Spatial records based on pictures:
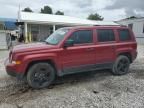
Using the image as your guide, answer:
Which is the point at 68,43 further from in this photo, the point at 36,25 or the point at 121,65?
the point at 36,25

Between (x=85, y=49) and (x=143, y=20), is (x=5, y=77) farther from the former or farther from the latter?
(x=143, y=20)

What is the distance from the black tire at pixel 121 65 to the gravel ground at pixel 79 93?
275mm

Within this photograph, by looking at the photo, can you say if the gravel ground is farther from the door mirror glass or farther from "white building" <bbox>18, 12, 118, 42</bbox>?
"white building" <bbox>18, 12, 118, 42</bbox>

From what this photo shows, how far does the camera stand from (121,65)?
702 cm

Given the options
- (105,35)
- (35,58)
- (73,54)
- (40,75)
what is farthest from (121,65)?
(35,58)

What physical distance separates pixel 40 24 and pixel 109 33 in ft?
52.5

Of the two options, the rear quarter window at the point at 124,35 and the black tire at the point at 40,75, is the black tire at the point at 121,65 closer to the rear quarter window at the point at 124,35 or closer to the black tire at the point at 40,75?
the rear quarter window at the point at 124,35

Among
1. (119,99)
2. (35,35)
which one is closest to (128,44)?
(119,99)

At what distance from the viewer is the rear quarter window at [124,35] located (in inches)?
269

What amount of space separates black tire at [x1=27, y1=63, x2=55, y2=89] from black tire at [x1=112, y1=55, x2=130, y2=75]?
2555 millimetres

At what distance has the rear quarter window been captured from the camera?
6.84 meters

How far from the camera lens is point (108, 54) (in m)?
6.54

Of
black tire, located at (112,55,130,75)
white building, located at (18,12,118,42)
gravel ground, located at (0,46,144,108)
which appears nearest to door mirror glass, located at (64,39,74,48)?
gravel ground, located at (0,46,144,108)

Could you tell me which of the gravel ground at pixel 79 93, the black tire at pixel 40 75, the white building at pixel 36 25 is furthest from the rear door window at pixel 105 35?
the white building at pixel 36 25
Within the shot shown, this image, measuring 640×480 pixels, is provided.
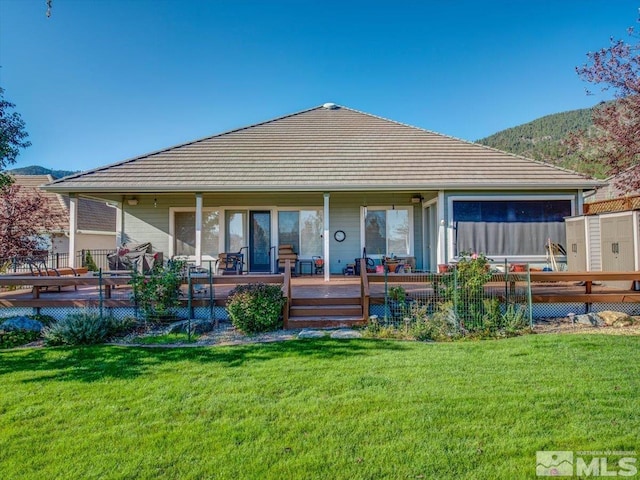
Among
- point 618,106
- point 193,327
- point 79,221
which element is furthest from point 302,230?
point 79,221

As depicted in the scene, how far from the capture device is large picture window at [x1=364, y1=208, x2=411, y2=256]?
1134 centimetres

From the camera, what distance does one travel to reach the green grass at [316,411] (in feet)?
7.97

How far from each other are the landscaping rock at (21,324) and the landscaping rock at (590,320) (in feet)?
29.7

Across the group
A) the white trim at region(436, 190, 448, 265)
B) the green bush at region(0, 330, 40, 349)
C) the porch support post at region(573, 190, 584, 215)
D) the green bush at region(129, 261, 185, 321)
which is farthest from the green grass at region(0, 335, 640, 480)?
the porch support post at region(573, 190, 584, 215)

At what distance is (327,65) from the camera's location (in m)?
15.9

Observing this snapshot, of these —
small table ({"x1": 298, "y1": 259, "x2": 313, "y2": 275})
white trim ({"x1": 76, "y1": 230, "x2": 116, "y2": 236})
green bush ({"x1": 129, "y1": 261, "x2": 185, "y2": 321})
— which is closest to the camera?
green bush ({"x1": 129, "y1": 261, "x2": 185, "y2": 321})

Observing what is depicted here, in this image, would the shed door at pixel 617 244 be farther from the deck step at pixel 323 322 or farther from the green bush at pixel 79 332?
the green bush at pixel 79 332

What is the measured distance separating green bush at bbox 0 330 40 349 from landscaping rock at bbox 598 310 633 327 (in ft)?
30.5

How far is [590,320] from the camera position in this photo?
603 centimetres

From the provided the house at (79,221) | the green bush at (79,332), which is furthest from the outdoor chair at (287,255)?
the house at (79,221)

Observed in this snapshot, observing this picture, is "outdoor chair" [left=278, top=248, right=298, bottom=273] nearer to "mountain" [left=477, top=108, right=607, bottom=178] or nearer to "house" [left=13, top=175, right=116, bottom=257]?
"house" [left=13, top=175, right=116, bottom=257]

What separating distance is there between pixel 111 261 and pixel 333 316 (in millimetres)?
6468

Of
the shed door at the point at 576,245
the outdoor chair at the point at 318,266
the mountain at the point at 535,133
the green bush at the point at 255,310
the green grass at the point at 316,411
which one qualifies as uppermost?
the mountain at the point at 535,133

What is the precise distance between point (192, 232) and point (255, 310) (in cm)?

EXERCISE INSTRUCTIONS:
Reproduce the text of every record above word for word, leaving out the pictures.

EXERCISE OUTPUT:
Using the image as your guide, answer:
Which is the point at 68,43 further from in this photo, the point at 36,25 or the point at 121,65?
the point at 36,25

Between (x=85, y=49) and (x=143, y=20), is (x=5, y=77) farther from the former or farther from the latter?
(x=143, y=20)

What is the distance from the black tire at pixel 121 65 to the gravel ground at pixel 79 93?
275mm

Within this photograph, by looking at the photo, can you say if the gravel ground is farther from the door mirror glass or farther from "white building" <bbox>18, 12, 118, 42</bbox>?
"white building" <bbox>18, 12, 118, 42</bbox>

From what this photo shows, how far does the camera stand from (121,65)?
702 cm

Given the options
- (105,35)
- (35,58)
- (73,54)
- (40,75)
what is farthest from (121,65)?
(35,58)

What physical distance separates pixel 40 24 and pixel 109 33 in ft?
52.5

Of the two options, the rear quarter window at the point at 124,35 and the black tire at the point at 40,75, is the black tire at the point at 121,65 closer to the rear quarter window at the point at 124,35 or closer to the black tire at the point at 40,75?
the rear quarter window at the point at 124,35

Among
1. (119,99)
2. (35,35)
which one is closest to (128,44)?
(119,99)

At what distance from the viewer is the rear quarter window at [124,35] located (in inches)?
269

What amount of space separates black tire at [x1=27, y1=63, x2=55, y2=89] from black tire at [x1=112, y1=55, x2=130, y2=75]?
2555 millimetres

At what distance has the rear quarter window been captured from the camera?
6.84 meters

How far from the camera lens is point (108, 54) (in m)?
6.54

Of
black tire, located at (112,55,130,75)
white building, located at (18,12,118,42)
gravel ground, located at (0,46,144,108)
which appears nearest to door mirror glass, located at (64,39,74,48)?
gravel ground, located at (0,46,144,108)

Could you tell me which of the gravel ground at pixel 79 93, the black tire at pixel 40 75, the white building at pixel 36 25 is furthest from the rear door window at pixel 105 35?
the white building at pixel 36 25
Within the shot shown, this image, measuring 640×480 pixels, is provided.
Among
- point 618,106
- point 193,327
- point 79,221
which element is furthest from point 302,230?
point 79,221

As depicted in the scene, how far from the capture device is large picture window at [x1=364, y1=208, x2=411, y2=256]?
1134 centimetres

From the camera, what distance does one travel to reach the green grass at [316,411] (in feet)?
7.97

How far from each other are the landscaping rock at (21,324) and the landscaping rock at (590,320) (in feet)?
29.7

Across the group
A) the white trim at region(436, 190, 448, 265)
B) the green bush at region(0, 330, 40, 349)
C) the porch support post at region(573, 190, 584, 215)
D) the green bush at region(129, 261, 185, 321)
which is farthest from the green grass at region(0, 335, 640, 480)?
the porch support post at region(573, 190, 584, 215)

At what distance is (327,65) from the camera's location (in m)?
15.9

Observing this snapshot, of these —
small table ({"x1": 298, "y1": 259, "x2": 313, "y2": 275})
white trim ({"x1": 76, "y1": 230, "x2": 116, "y2": 236})
green bush ({"x1": 129, "y1": 261, "x2": 185, "y2": 321})
— which is closest to the camera?
green bush ({"x1": 129, "y1": 261, "x2": 185, "y2": 321})

Observing what is depicted here, in this image, would the shed door at pixel 617 244 be farther from the deck step at pixel 323 322 or farther from the green bush at pixel 79 332?
the green bush at pixel 79 332

What is the measured distance separating green bush at bbox 0 330 40 349 from landscaping rock at bbox 598 310 633 327 (in ft)?
30.5

How far is [590,320] from the camera position in this photo?
603 centimetres

From the provided the house at (79,221) | the green bush at (79,332), which is furthest from the outdoor chair at (287,255)?
the house at (79,221)

Observed in this snapshot, observing this picture, is "outdoor chair" [left=278, top=248, right=298, bottom=273] nearer to "mountain" [left=477, top=108, right=607, bottom=178] or nearer to "house" [left=13, top=175, right=116, bottom=257]?
"house" [left=13, top=175, right=116, bottom=257]

What separating distance is there between pixel 111 261 and pixel 333 316 (in millimetres)?
6468

Of
the shed door at the point at 576,245
the outdoor chair at the point at 318,266
the mountain at the point at 535,133
the green bush at the point at 255,310
the green grass at the point at 316,411
which one qualifies as uppermost?
the mountain at the point at 535,133

What is the precise distance between point (192, 232) and point (255, 310) (in cm)?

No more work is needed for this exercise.